━━ Exercise materials

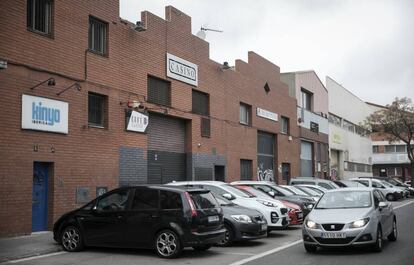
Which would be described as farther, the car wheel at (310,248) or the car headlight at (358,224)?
the car wheel at (310,248)

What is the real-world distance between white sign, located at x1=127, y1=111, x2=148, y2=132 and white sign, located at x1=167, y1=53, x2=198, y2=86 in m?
2.73

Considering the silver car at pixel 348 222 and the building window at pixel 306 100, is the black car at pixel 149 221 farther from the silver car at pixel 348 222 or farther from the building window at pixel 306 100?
the building window at pixel 306 100

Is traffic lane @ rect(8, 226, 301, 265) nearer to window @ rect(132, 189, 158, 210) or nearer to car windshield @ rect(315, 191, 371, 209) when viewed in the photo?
window @ rect(132, 189, 158, 210)

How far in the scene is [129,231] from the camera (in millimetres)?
11742

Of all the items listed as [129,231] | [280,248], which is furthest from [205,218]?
[280,248]

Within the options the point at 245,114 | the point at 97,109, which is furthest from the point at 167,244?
the point at 245,114

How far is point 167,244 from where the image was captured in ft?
37.3

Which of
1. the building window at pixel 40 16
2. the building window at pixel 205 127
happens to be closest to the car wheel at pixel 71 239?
the building window at pixel 40 16

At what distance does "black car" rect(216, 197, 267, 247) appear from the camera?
13.0 meters

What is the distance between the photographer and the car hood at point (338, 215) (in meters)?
11.5

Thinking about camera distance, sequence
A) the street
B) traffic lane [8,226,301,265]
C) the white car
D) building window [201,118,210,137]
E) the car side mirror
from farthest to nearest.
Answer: building window [201,118,210,137]
the white car
the car side mirror
traffic lane [8,226,301,265]
the street

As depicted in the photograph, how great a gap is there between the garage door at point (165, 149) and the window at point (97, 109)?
9.48 ft

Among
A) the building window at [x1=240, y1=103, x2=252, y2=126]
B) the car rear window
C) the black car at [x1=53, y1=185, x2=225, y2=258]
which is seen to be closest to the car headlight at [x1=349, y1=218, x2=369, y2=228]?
the black car at [x1=53, y1=185, x2=225, y2=258]

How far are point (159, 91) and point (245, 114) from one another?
383 inches
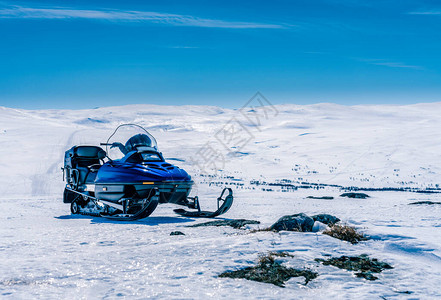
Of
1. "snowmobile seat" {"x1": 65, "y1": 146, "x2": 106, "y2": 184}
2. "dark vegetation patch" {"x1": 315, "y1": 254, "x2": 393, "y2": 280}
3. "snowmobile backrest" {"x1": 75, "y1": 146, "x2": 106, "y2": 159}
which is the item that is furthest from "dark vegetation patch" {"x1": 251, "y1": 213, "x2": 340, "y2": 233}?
"snowmobile backrest" {"x1": 75, "y1": 146, "x2": 106, "y2": 159}

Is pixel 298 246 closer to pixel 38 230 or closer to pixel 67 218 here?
pixel 38 230

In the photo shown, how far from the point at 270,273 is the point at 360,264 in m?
1.39

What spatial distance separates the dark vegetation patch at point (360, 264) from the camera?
17.7 ft

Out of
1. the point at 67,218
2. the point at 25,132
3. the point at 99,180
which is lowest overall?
the point at 67,218

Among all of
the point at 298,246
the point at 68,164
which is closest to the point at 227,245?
the point at 298,246

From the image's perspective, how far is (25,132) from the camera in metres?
63.6

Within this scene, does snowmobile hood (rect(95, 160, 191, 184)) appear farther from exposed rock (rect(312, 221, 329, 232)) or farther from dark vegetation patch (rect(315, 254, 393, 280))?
dark vegetation patch (rect(315, 254, 393, 280))

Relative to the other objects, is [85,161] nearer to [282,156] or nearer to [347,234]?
[347,234]

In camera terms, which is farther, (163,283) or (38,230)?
(38,230)

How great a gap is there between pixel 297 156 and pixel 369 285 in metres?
71.0

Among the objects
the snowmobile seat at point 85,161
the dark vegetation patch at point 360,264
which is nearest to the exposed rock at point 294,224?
Result: the dark vegetation patch at point 360,264

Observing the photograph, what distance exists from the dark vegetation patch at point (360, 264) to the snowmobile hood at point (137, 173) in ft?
21.9

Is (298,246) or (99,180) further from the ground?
(99,180)

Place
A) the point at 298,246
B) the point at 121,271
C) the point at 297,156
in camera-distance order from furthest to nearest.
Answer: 1. the point at 297,156
2. the point at 298,246
3. the point at 121,271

━━━━

> [Prompt]:
Render the lines of the records, starting at the line containing "Among the objects" and ending at the final line of the records, as a Markdown table with the columns Row and Line. Number each row and omit blank lines.

> [Result]:
| Row | Line |
|---|---|
| 1 | Among the objects |
| 2 | the snowmobile seat at point 85,161 |
| 3 | the dark vegetation patch at point 360,264 |
| 4 | which is nearest to the exposed rock at point 294,224? |
| 5 | Result: the dark vegetation patch at point 360,264 |
| 6 | Observing the photograph, what distance exists from the dark vegetation patch at point (360, 264) to the snowmobile hood at point (137, 173) in ft? |
| 7 | 21.9 |
| 8 | Is (298,246) or (99,180) further from the ground? |
| 9 | (99,180) |
| 10 | Place |
| 11 | A) the point at 298,246 |
| 12 | B) the point at 121,271 |
| 13 | C) the point at 297,156 |
| 14 | in camera-distance order from furthest to nearest. |
| 15 | Answer: 1. the point at 297,156 |
| 16 | 2. the point at 298,246 |
| 17 | 3. the point at 121,271 |